McClatchy News Service
"Bless Me, Ultima"

Cast: Miriam Colon, Luke Ganalon, Benito Martinez, Joaquin Cosio
Director: Carl Franklin
Running time: 1 hour, 44 minutes
Rating: PG-13 for some violence and sexual references

“Bless Me, Ultima,” the film based on Rudolfo Anaya’s landmark Chicano novel, is a meticulously observed time capsule, a vivid recreation of a self-contained world of Mexican-Americans in 1944 New Mexico.

It’s a coming-of-age picture with a touch of magical realism, about a boy whose family witch comes to stay with them. It’s an engaging yarn, set in a place, a time and among a people rarely represented on the big screen. But “Ultima” is a poetic novel that becomes prosaic on the screen.

Ultima (veteran character actress Miriam Colon) doesn’t call herself a “witch.” Skilled with herbs and wise in the way of curses, she is young Antonio’s “curandera,” his aunt and protector. The boy (Luke Ganalon) is seven, just starting school. His older brothers are away fighting World War II. His parents (Dolores Heredia and Benito Martinez) are busy with their dusty, hardscrabble farm.

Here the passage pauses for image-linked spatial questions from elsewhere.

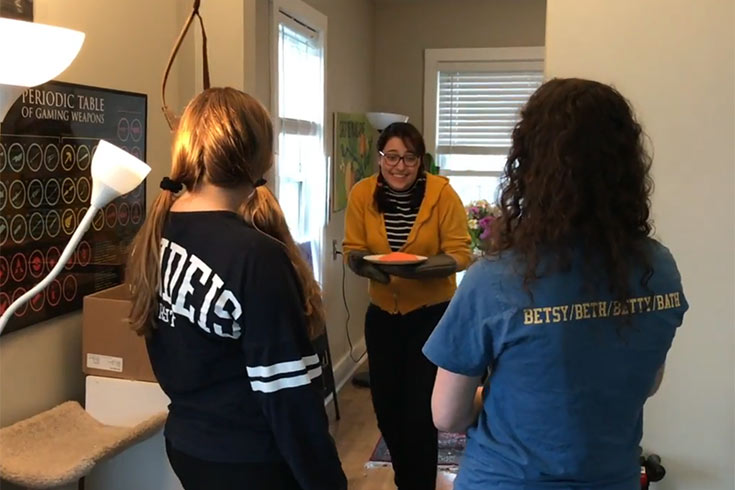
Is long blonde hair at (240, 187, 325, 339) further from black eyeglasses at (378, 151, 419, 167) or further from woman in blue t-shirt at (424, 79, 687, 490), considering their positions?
black eyeglasses at (378, 151, 419, 167)

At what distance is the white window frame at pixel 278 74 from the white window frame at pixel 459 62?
1368mm

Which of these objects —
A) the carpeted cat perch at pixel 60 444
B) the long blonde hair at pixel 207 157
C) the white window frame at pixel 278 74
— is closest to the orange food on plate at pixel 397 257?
→ the white window frame at pixel 278 74

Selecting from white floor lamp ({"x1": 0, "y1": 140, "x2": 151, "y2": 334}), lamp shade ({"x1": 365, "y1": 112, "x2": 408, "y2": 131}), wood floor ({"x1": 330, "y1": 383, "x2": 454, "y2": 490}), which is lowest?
wood floor ({"x1": 330, "y1": 383, "x2": 454, "y2": 490})

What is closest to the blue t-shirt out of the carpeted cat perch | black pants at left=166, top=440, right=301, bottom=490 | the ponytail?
black pants at left=166, top=440, right=301, bottom=490

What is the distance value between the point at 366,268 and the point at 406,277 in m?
0.14

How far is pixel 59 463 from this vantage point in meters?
1.71

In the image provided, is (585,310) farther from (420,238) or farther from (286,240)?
(420,238)

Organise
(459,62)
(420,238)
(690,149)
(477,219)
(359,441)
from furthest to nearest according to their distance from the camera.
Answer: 1. (459,62)
2. (477,219)
3. (359,441)
4. (420,238)
5. (690,149)

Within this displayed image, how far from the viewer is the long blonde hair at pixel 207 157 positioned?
1300 millimetres

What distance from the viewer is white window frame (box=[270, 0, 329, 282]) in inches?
123

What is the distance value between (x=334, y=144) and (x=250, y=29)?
59.9 inches

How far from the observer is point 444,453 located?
3.40 meters

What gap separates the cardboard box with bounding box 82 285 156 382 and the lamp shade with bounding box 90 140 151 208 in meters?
0.74

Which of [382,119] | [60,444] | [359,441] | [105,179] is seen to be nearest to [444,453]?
[359,441]
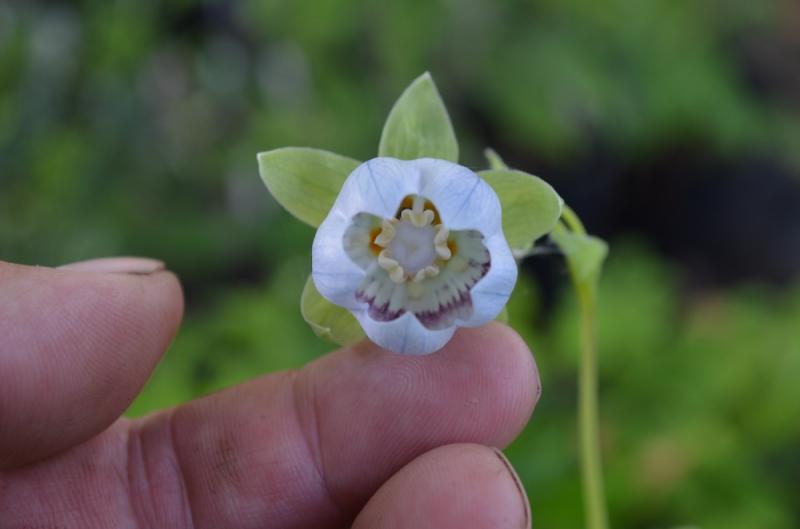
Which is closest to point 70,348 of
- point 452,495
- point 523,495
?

Ultima arrives to teach Antonio of the healing powers of plants, the mythic role of the owl in their lives and the power of faith and superstition.

When a war veteran goes mad and shoots someone, Antonio wants to know, “Will he go to Hell?”

“That’s not for us to say. Men will do as they must,” she replies.
Then, a relative is “cursed” by some local witches, and Ultima’s true power within the family is tested. She can save him, yes — with a caveat. “When one tampers with the fate of a man, a chain of events is set in motion,” she warns. That chain is a feud between her and another family of witches.

There are lynch mobs and family betrayals, soldiers returning from war with higher expectations than farming, a drunken seer who sees all and dissolute young men who spend what they earn in the village brothel.

It’s all properly colorful, but terribly flat dramatically. Writer-director Carl Franklin (“Devil in a Blue Dress”) promises bullying, climactic battles between tradition and modernity, and never delivers.

Alfred Molina narrates the tale — Antonio as an adult — but his adult self doesn’t resolve the boy’s theological debates with his non-believer schoolmates or have a take on what a child of seven, fearful witness to Ultima’s exorcism of a curse, might have really seen.
And in spending much of the movie on the coming of age story, Franklin doesn’t bless the film with nearly enough “Ultima,” ultimately, to make it take flight. He loses the forest amid all those scruffy New Mexican trees.